TEXT EXCERPT =
----

DOHA -- The Palestine Papers being published this week by Jazeera Television and the Guardian provide important but many, often problematic, insights into several key aspects of the long-running Israeli-Palestinian negotiations to achieve a comprehensive, permanent peace agreement. Reading through the entire archive of over 1600 documents -- as I have had a chance to do at Jazeera Television in Doha this week -- provides a useful overview of, and insights into, the three principal actors in the process: the Palestinian Authority, the Israeli government, and American officials.
This unprecedented access to what was said and exchanged in hundreds of Israeli-Palestinian and Palestinian-American negotiating sessions clarifies why the current peace process has not achieved any substantive and lasting breakthrough for nearly 19 years (since the Oslo process of 1993). The papers provide important insights into the positions that both sides took, offers they made, concessions they granted, trial balloons they floated, proposals they rejected, and principles that guided them -- along with the American mediators’ positions on the critical core issues -- which they listed as “land, borders, security, settlements, water, Jerusalem and refugees.” Based on my reading through the entire collection of documents, the following are my initial conclusions on the key lessons to be drawn from this material.

----

STORED DATA =
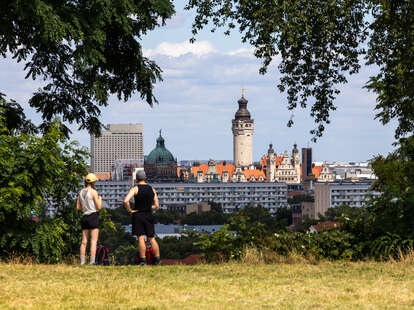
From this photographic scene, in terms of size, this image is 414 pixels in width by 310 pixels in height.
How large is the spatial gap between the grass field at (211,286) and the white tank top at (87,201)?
805 millimetres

----

Write out the Palestine Papers commentary between "This unprecedented access" and "from this material.", inclusive, substituting "bargaining rounds" for "negotiating sessions".

This unprecedented access to what was said and exchanged in hundreds of Israeli-Palestinian and Palestinian-American bargaining rounds clarifies why the current peace process has not achieved any substantive and lasting breakthrough for nearly 19 years (since the Oslo process of 1993). The papers provide important insights into the positions that both sides took, offers they made, concessions they granted, trial balloons they floated, proposals they rejected, and principles that guided them -- along with the American mediators’ positions on the critical core issues -- which they listed as “land, borders, security, settlements, water, Jerusalem and refugees.” Based on my reading through the entire collection of documents, the following are my initial conclusions on the key lessons to be drawn from this material.